Defending against that likely future means we want to avoid "designing in" what will become performance pits in the face of larger files, larger databases, more pixels, more windows, more processes, more bits sent over the wire. One of the big success factors in future-proofing of the C++ standard library has been its performance complexity guarantees for the STL container operations and algorithms.

Here's the balance: It would clearly be wrong to optimize prematurely by using a less clear algorithm in anticipation of large data volumes that may never materialize. But it would equally clearly be wrong to pessimize prematurely by turning a blind eye to algorithmic complexity, a.k.a. "big-Oh" complexity, namely the cost of the computation as a function of the number of elements of data being worked on.

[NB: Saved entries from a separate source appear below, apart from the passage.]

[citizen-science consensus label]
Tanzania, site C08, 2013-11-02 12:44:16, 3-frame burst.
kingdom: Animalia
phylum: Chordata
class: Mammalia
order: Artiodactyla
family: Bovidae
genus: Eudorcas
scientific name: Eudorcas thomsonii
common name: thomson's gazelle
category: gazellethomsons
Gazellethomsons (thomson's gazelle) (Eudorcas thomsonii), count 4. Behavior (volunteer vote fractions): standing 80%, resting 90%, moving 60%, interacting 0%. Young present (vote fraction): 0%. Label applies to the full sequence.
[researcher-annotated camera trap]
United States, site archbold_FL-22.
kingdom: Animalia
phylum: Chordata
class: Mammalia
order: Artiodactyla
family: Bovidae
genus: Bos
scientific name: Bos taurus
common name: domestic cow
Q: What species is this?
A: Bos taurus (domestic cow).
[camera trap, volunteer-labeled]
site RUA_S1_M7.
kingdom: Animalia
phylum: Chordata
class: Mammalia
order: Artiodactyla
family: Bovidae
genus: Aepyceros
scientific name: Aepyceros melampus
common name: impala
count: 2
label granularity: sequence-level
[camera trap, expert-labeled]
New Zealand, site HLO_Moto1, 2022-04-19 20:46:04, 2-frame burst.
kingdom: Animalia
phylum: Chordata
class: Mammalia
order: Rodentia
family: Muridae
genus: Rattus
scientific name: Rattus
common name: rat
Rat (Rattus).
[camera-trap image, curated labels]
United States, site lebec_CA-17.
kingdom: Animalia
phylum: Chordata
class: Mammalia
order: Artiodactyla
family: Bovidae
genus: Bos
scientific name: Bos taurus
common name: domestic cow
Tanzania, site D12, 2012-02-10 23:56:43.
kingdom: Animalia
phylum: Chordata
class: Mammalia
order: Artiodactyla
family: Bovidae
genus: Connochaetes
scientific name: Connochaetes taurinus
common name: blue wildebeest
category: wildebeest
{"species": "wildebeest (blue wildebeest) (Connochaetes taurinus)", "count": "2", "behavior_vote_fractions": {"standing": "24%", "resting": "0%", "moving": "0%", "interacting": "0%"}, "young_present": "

There are two parts to this advice. First, even before knowing whether data volumes will be large enough to be an issue for a particular computation, by default avoid using algorithms that work on user data (which could grow) but that don't scale well with data unless there is a clear clarity and readability benefit to using a less scalable algorithm (see Item 6). All too often we get surprised: We write ten pieces of code thinking they'll never have to operate on huge data sets, and then we'll turn out to be perfectly right nine of the ten times. The tenth time, we'll fall into a performance pitwe know it has happened to us, and we know it has happened or will happen to you. Sure, we go fix it and ship the fix to the customer, but it would be better to avoid such embarrassment and rework. So, all things being equal (including clarity and readability), do the following up front:

  • Use flexible, dynamically-allocated data and instead of fixed-size arrays: Arrays "larger than the largest I'll ever need" are a terrible correctness and security fallacy. (See Item 77.) Arrays are acceptable when sizes really are fixed at compile time.

  • Know your algorithm's actual complexity: Beware subtle traps like linear-seeming algorithms that actually call other linear operations, making the algorithm actually quadratic. (See Item 81 for an example.)

  • Prefer to use linear algorithms or faster wherever possible: Constant-time complexity, such as push_back and hash table lookup, is perfect (see Items 76 and 80). O(log N) logarithmic complexity, such as set/map operations and lower_bound and upper_bound with random-access iterators, is good (see Items 76, 85, and 86). O(N) linear complexity, such as vector::insert and for_each, is acceptable (see Items 76, 81, and 84).

  • Try to avoid worse-than-linear algorithms where reasonable: For example, by default spend some effort on finding a replacement if you're facing a O(N log N) or O(N2) algorithm, so that your code won't fall into a disproportionately deep performance pit in the event that data volumes grow significantly. For example, this is a major reason why Item 81 advises to prefer range member functions (which are generally linear) over repeated calls of their single-element counterparts (which easily becomes quadratic as one linear operation invokes another linear operation; see Example 1 of Item 81).

  • Never use an exponential algorithm unless your back is against the wall and you really have no other option: Search hard for an alternative before settling for an exponential algorithm, where even a modest increase in data volume means falling off a performance cliff.

Second, after measurements show that optimization is necessary and important, and especially if it's because data volumes are growing, focus on improving big-Oh complexity rather than on micro-optimizations like saving that one extra addition.

In sum: Prefer to use linear (or better) algorithms wherever possible. Avoid polynomial algorithms where reasonable. Avoid exponential algorithms with all your might.